What I Look for Before I Say Yes to a CEO

At a recent dinner, I was asked a question I hear often: how do you get the company fully on board once a project starts, especially when team engagement is so difficult? It is a reasonable question. But it assumes the real work begins after engagement.

1/21/20262 min read

At a recent dinner, someone asked me a question I hear often:

“How do you get the company on board once a project starts—especially when team engagement is so difficult, even with a sound strategy?”

Most CEOs assume I evaluate their market problem first.

I don’t.

Before I look at the numbers or the ambition, I assess something more fundamental: whether an engagement would actually change outcomes.

Not every capable CEO is ready for the friction that real transformation requires. That is not a judgment—it is a reality of execution. Over time, I have learned that saying “yes” too early creates motion without momentum.

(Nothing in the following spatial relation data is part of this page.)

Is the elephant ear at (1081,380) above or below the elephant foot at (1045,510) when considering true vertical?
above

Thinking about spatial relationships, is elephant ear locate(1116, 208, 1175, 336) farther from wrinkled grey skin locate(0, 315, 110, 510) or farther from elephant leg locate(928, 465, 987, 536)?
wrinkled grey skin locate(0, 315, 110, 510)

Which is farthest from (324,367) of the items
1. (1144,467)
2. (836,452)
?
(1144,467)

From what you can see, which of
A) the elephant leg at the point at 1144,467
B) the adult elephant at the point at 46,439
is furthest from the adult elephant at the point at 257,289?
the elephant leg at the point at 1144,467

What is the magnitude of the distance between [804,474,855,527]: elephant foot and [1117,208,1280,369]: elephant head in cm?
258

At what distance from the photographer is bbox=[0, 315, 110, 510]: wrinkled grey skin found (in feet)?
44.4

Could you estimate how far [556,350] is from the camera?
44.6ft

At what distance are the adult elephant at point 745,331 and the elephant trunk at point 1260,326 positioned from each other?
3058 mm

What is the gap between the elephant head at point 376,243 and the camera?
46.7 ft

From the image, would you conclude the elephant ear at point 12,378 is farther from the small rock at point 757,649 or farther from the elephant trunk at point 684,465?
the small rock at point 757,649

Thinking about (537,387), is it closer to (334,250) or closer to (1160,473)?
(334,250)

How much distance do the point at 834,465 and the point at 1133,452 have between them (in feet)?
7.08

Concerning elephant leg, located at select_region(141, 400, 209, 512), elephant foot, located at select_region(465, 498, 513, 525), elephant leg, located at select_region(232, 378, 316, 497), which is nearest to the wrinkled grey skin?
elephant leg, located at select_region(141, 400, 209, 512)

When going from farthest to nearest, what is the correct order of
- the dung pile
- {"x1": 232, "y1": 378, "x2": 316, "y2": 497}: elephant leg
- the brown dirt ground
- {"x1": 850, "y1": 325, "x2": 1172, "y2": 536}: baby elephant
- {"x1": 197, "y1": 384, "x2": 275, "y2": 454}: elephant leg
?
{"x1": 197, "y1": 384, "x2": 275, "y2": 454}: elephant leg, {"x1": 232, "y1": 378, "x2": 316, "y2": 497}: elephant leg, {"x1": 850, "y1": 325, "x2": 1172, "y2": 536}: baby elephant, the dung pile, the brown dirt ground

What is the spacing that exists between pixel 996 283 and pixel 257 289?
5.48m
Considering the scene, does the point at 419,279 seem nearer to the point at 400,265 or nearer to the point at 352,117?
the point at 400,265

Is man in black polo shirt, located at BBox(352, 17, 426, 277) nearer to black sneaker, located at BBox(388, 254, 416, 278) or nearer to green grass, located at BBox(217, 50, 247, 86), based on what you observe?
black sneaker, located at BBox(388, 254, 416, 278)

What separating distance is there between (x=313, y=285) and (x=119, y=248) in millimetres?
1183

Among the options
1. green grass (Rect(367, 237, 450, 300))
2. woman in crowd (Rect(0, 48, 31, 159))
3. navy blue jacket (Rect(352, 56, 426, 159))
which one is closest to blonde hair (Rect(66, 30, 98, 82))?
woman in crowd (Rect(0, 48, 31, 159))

To protect the outcome, I look for three signals early.

The First Signal: Ownership of the Real Issue

Early conversations often begin with symptoms—slow growth, stalled expansion, declining momentum. That is expected.

What I listen for is whether the CEO can name where accountability truly sits once those symptoms are stripped away.

When the real issue is consistently attributed to “the market,” “the team,” or “timing,” execution rarely moves. When a leader can say, “This is where I allowed ambiguity,” progress becomes possible.

The Second Signal: Willingness to Expose the Operating Reality

I look for a CEO who is willing to move past the presentation slides.

I need to understand how decisions are actually made—not how they appear on paper.

That means openness to examine:

  • Where trade-offs are avoided instead of decided

  • Which standards are declared but not enforced

  • How priorities compete in practice

Without this level of transparency, even the best strategy remains theoretical.

The Third Signal: Readiness to Change Standards, Not Just Plans

Execution does not fail because plans are weak. It fails because standards remain untouched.

If the expectation is validation or cosmetic adjustment, I decline.

My work is about restoring the operating mechanics that produce revenue—decision rules, ownership, and cadence. I only lean in when leadership is prepared to reset those standards, even when it feels uncomfortable.

Why This Matters

Engagement is not advisory time. It is an operating intervention.

When the conditions are right, momentum follows quickly. When they are not, even the best intent dissolves into noise.

Saying “no” early protects the business. Saying “yes” under the right conditions changes its trajectory.

Reflection for this week: Before you bring in an external perspective, ask yourself—which internal standard would you be willing to change first if execution quality became non-negotiable?